Capítulo aparte merece lo del PSE votando en el parlamento la iniciativa del PP para evitar “la sucesión fraudulenta de Batasuna”. Menudos chuflistas, cuando sólo hacía un par de horas que habían dado la bendición mediática a los presuntos sucesores fraudulentos. Está quedando entretenido el vodevil. A ver qué dicen mañana o pasado los otros personajes del libreto, que ya tienen las capuchas de gala en el guardarropía desde hace un rato. Con tanta expectación, lo mismo hacen mutis por el foro y nos quedamos con las ganas.
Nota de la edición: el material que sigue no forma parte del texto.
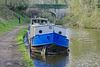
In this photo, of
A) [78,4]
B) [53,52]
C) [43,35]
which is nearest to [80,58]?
[53,52]

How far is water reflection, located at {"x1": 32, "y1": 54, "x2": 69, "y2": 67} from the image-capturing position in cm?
1173

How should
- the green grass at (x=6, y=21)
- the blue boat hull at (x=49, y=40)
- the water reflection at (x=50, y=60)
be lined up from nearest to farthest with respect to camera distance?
the water reflection at (x=50, y=60) < the blue boat hull at (x=49, y=40) < the green grass at (x=6, y=21)

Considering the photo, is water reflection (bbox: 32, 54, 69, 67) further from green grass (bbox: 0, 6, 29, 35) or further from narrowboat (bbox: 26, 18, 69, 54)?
green grass (bbox: 0, 6, 29, 35)

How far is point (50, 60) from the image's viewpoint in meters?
12.9

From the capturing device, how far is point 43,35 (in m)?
14.4

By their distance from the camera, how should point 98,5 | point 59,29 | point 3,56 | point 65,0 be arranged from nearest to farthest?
point 3,56, point 59,29, point 98,5, point 65,0

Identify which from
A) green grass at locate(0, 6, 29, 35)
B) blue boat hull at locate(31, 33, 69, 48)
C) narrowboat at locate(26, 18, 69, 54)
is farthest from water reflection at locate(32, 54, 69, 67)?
green grass at locate(0, 6, 29, 35)

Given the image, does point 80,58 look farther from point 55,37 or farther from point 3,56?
point 3,56

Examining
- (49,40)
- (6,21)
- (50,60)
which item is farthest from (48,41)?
(6,21)

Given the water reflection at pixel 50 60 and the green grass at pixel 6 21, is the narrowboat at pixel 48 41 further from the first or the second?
the green grass at pixel 6 21

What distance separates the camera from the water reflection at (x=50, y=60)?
11.7m

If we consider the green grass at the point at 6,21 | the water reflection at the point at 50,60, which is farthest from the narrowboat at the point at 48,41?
the green grass at the point at 6,21

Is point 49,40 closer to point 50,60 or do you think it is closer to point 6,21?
point 50,60

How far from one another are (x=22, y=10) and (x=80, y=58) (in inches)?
1623
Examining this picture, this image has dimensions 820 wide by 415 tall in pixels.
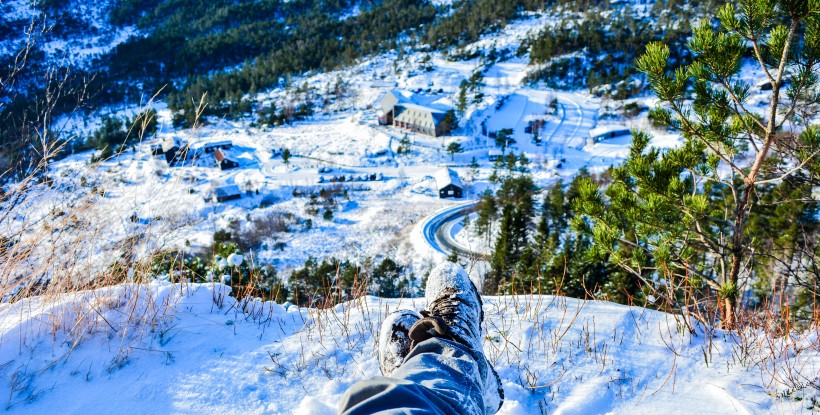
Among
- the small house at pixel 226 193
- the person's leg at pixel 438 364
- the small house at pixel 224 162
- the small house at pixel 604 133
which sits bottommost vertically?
the small house at pixel 604 133

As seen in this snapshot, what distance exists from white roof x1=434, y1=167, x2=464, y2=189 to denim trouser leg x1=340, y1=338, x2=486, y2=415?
71.8ft

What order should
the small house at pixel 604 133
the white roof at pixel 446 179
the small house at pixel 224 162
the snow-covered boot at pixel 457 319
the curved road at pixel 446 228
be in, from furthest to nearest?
the small house at pixel 604 133 → the small house at pixel 224 162 → the white roof at pixel 446 179 → the curved road at pixel 446 228 → the snow-covered boot at pixel 457 319

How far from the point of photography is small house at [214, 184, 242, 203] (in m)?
Result: 24.2

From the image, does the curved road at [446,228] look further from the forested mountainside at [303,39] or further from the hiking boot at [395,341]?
the forested mountainside at [303,39]

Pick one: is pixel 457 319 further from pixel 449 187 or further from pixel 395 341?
pixel 449 187

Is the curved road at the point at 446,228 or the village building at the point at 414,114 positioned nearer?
the curved road at the point at 446,228

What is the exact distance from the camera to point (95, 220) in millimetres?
2402

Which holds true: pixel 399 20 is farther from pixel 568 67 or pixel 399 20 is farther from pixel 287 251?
pixel 287 251

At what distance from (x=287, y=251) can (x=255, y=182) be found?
959 centimetres

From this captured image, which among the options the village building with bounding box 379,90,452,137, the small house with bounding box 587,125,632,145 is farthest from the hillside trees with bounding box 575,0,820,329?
the village building with bounding box 379,90,452,137

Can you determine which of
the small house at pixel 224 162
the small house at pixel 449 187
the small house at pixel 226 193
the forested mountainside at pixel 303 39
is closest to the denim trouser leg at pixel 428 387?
the small house at pixel 449 187

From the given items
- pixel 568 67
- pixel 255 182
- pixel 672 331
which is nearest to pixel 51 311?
pixel 672 331

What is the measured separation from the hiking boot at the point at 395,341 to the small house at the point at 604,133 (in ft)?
101

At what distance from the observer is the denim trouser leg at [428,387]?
1.09 metres
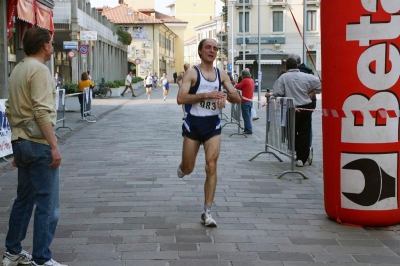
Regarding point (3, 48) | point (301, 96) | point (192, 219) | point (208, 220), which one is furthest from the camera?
point (3, 48)

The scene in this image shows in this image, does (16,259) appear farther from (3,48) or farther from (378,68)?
(3,48)

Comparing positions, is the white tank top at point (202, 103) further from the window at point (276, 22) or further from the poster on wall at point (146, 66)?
the poster on wall at point (146, 66)

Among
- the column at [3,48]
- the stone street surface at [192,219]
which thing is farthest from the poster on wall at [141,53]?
the stone street surface at [192,219]

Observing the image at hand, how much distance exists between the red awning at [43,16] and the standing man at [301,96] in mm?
11121

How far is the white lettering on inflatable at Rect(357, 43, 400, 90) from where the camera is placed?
19.2 feet

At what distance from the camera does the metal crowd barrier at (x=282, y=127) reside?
920cm

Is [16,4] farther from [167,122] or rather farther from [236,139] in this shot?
[236,139]

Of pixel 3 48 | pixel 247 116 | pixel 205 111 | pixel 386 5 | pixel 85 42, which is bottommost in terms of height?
pixel 247 116

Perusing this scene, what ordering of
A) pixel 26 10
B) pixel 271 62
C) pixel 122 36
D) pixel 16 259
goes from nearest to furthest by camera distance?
pixel 16 259 → pixel 26 10 → pixel 271 62 → pixel 122 36

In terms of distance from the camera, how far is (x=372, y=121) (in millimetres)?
5934

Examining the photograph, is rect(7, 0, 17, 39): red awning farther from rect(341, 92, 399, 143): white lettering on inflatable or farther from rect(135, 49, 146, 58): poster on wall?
rect(135, 49, 146, 58): poster on wall

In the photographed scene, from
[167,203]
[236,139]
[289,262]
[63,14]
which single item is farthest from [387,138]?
[63,14]

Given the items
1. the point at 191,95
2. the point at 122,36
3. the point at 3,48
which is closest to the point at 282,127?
the point at 191,95

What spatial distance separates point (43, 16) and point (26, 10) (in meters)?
2.06
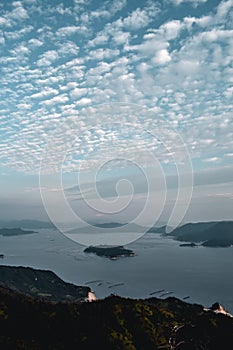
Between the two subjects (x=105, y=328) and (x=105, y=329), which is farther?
(x=105, y=328)

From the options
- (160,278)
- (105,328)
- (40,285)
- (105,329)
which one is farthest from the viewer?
(160,278)

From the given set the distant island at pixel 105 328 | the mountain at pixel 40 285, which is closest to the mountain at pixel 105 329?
the distant island at pixel 105 328

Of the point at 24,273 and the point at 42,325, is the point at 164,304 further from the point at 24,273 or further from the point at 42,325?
the point at 24,273

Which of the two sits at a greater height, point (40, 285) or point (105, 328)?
point (105, 328)

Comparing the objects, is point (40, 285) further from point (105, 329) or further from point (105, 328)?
point (105, 329)

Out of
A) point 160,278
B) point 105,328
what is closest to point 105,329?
point 105,328

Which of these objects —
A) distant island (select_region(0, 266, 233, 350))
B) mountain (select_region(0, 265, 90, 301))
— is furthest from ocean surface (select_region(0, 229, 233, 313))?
distant island (select_region(0, 266, 233, 350))

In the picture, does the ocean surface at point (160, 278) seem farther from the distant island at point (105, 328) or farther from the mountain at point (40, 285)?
the distant island at point (105, 328)
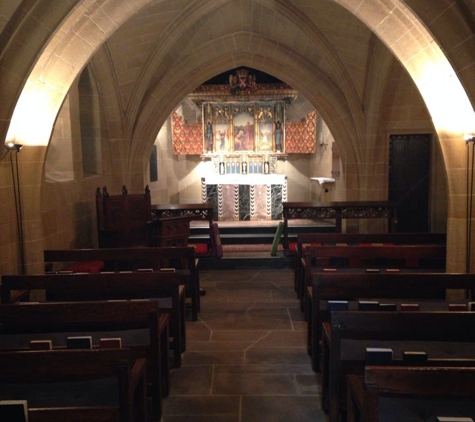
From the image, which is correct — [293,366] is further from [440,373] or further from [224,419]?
[440,373]

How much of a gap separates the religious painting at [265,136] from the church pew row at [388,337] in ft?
35.9

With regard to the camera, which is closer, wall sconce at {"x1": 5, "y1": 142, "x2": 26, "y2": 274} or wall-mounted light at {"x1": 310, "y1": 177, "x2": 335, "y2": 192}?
wall sconce at {"x1": 5, "y1": 142, "x2": 26, "y2": 274}

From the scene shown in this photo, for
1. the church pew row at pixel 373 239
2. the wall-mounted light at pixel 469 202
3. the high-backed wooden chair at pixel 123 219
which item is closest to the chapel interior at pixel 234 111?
the wall-mounted light at pixel 469 202

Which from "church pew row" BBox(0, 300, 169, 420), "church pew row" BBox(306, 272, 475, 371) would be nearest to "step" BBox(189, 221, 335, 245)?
"church pew row" BBox(306, 272, 475, 371)

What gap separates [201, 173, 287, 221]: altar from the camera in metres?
13.3

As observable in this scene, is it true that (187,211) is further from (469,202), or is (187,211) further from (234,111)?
(234,111)

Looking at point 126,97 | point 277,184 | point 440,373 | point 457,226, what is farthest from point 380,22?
point 277,184

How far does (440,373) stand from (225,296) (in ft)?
16.5

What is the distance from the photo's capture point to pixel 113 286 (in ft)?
13.8

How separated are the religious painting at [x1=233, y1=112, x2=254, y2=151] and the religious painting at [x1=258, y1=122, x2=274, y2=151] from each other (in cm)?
25

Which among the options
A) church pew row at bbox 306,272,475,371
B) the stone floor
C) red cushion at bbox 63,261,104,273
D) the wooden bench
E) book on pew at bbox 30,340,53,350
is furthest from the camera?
the wooden bench

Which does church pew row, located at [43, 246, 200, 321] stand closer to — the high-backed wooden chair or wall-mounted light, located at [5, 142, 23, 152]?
wall-mounted light, located at [5, 142, 23, 152]

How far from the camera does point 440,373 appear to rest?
6.79ft

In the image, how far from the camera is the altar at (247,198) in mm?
13344
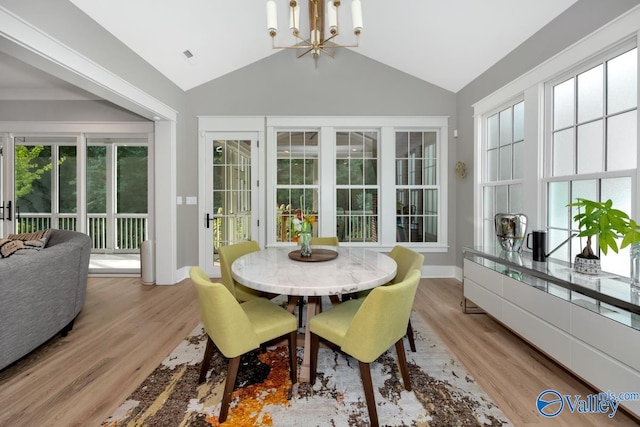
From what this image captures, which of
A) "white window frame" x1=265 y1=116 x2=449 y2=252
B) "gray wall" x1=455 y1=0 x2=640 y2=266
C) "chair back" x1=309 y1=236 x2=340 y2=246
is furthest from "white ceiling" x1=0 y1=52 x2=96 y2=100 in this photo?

Hubo reunión, pero no la hubo

Bajé hace un tiempo del pedestal a la gran deidad del periodismo Ryszard Kapuściński y, metido en gastos de sacrílego, últimamente me he atrevido a darle la vuelta a una de sus sentencias universales. Decía el polaco, y así se titula su catecismo más famoso, que los cínicos no sirven para este oficio. Yo pienso exactamente lo contrario. Creo que son las almas blancas y puras las que no tienen bola que rascar en el quehacer este de tratar de enterarse de cosas y contárselas a los demás. Sin un cierto grado de retorcimiento en el colmillo, sin conchas de galápago o resbaladizas plumas de pato, sin la malicia para marcar a la derecha con el intermitente antes de girar a la izquierda, no hay forma de resguardar el estómago de úlceras en el mester de juglaría contemporáneo. A veces, ni aún así, que por algo los plumillas estamos entre los mayores consumidores de antiácidos.

Voy de la teoría a la práctica. Tomar esa distancia aparentemente caradura me está ayudando a no terminar hecho un ocho en el penúltimo enredo de las reuniones entre el PSE y la Izquierda Abertzale ilegalizada, de sus consecuentes repercusiones en el pacto sociopular y, en el mismo rebote, en el actual escenario político. Y ahí les acaba de quedar escrita la palabra clave: escenario. No olviden nunca que esto es una función donde tiene que haber arlequines, polichinelas, pierrots y demás personajes, algunos hasta repetidos.

Antón Pirulero

Basándome en esa premisa, que ya es tramposa de origen, soy capaz de pensar al mismo tiempo y sin contradicción que el famoso encuentro se celebró y que no tuvo lugar jamás. Lo primero me consta porque lo ha publicado este mismo periódico y, de propina, el de la acera de enfrente. Lo segundo es más difícil de explicar, así que dejémoslo en que me lo trago porque me conviene, igual que de niño me resultaba más ventajoso creer en los Reyes Magos que no hacerlo. Lo de “La verdad os hará libres” es un buen eslogan, pero no mejor que “El algodón no engaña” o “Si quieres tener salud, come pipas de la Cruz”.

Dejémonos, pues, de grandilocuencias. Sólo estamos una vez más en otra edición de Antón Pirulero, donde cada cual tiene que atender a su juego para no pagar prenda. El PSE y la Izquierda Abertzale tienen que reunirse y decir que no lo han hecho. Al PP le toca ofenderse muchísimo y amenazar con romper la Santa Alianza, sabiendo que de momento no lo hará porque afuera hace frío. Los periodistas cínicos debemos hacer como que el asunto carece de trascendencia aunque la tenga por arrobas.